Would the following be the kind of counterexample you have in mind?
Let $k=\mathbf{Z}/2\mathbf{Z}$ be the field of two elements, and let $m=3$. Let further $V$ be a free $R$-module of rank $n=1$, so as a vector space over $k$ we have $V\cong k^3$. Let $W$ be the zero sum $k$-subspace of $V$: $W=\{(a_1,a_2,a_3)\in k^3\mid a_1+a_2+a_3=0\}=\{000,110,101,011\}.$ We easily see that $W$ generates $V$ as an $R$-module, because for each coordinate position there is a vector in $W$ such that its component in that position is non-zero. Yet no element of $W$ generates $V$ alone as an $R$-module. Any element has at least a single zero component, so the cyclic $R$-module generated by that element cannot be all of $V$.
Edit1: If $k=\{x_1,x_2,\ldots,x_q\}$ then the two-dimensional subspace $W\subseteq k^{q+1}$ spanned by the vectors $\vec{a}=(0,1,1,1,1,\ldots,1)$ and $\vec{b}=(1,x_1,x_2,\ldots,x_q)$ has the property that any vector of $W$ has at least a single component equal to zero. This is because a non-zero scalar multiple of $\vec{b}$ has all the $q$ elements permuted in the last $q$ positions, so one of them will get cancelled, when we add a non-zero multiple of $\vec{a}$. Also, obviously all the positions have something non-zero in either $\vec{a}$ or $\vec{b}$. The argument works the same as in the earlier case $q=2$.

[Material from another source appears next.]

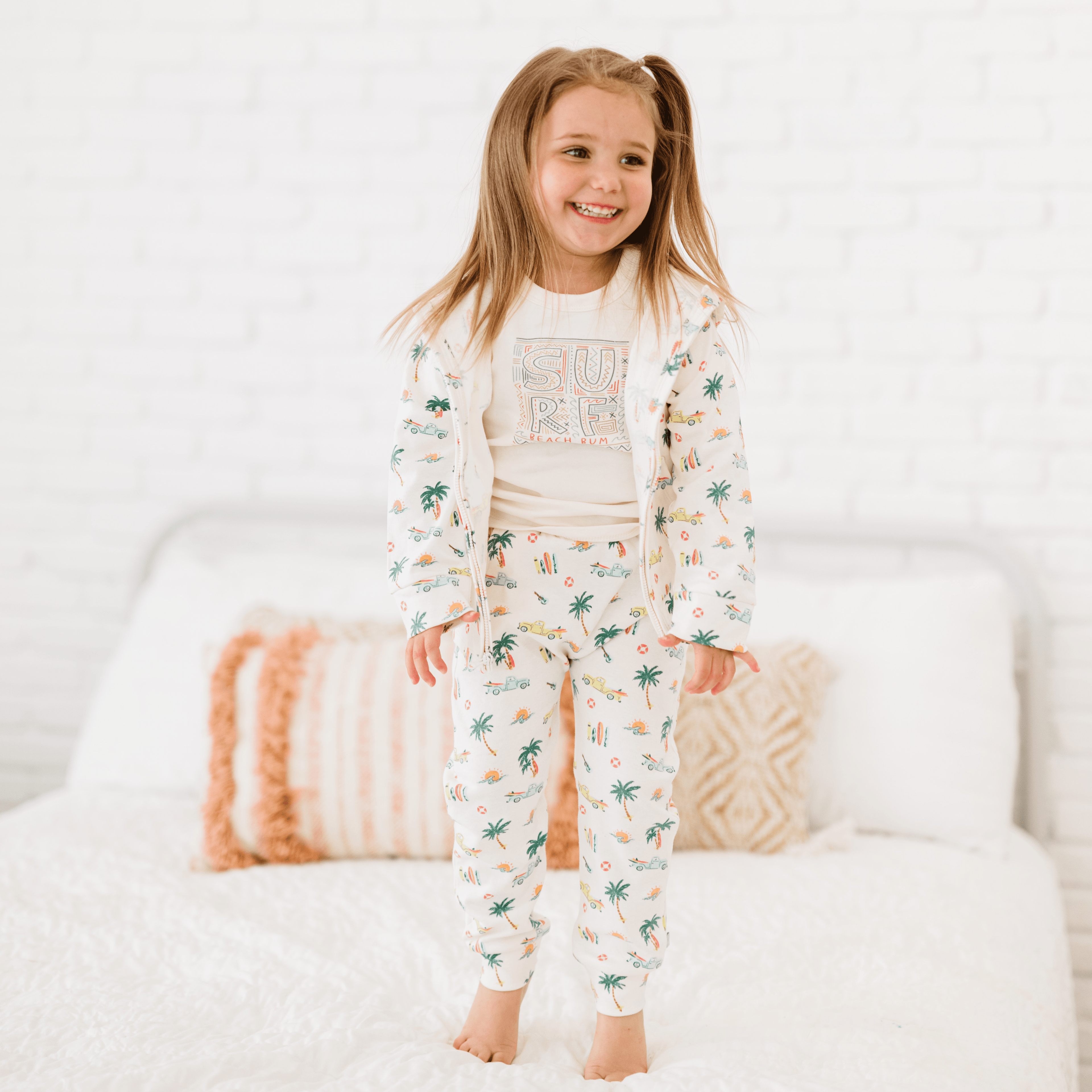 cuffed-pants-beach-vibes-Gift-Baby-Toys-2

I don't know yet how to prove that $m=q+1$ is the shortest length, where such a subspace $W$ can be found. I think that is the case, though. Two remarks:
1) We can make vectors of $W$ longer by replicating one of the coordinates as many times as we need.

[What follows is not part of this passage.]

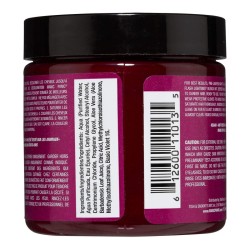 Dauerfärbung Classic Manic Panic ‎HCR 11013 Fuschia Shock (118 ml)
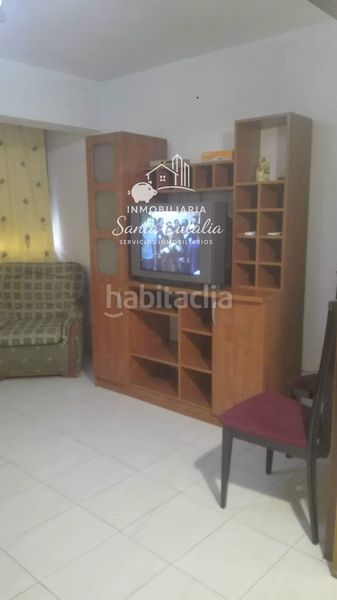 Foto 2b98b7d3-0f72-4233-8890-bfa25013abac. Flat with heating in Este Mérida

2) Does this show that counterexamples with a 2-dimensional $k$-space $W$ exist, whenever $mn\ge |k|+1$? This is wrong, but in the case $n=1$ we do get counterexamples like this, if $m\ge |k|+1$.
Edit2:
Ok, here's the missing part.
Lemma. Assume $|k|=q$, and $W$ is an $\ell$-dimensional subspace of $k^m$ such that for all the $m$ coordinate positions there is a vector $w\in W$ with a non-zero component in that position, but also every vector of $W$ has at least one coordinate equal to zero. Then $\ell\ge2$ and $m\ge q+1$.
Proof. Obviously $\ell=1$ doesn't work, so $\ell\ge2$. Let $S_i$ be the subspace of $W$ consisting of those vectors that have a zero in position $i$. Clearly $\dim_k S_i=\ell-1$, so $|S_i|=q^{\ell-1}$. From our assumptions it follows that the union of all the subsets $S_i$ covers all of $W$. OTOH the zero vector is contained in all of the sets $S_i$, so there is some overlap. Therefore $ \sum_i|S_i|= mq^{\ell-1}>|W|=q^\ell. $ For this to hold we must have $m\ge q+1.$ Q.E.D.
2') Doesn't it follow that counterexamples exist, iff $m\ge|k|+1$?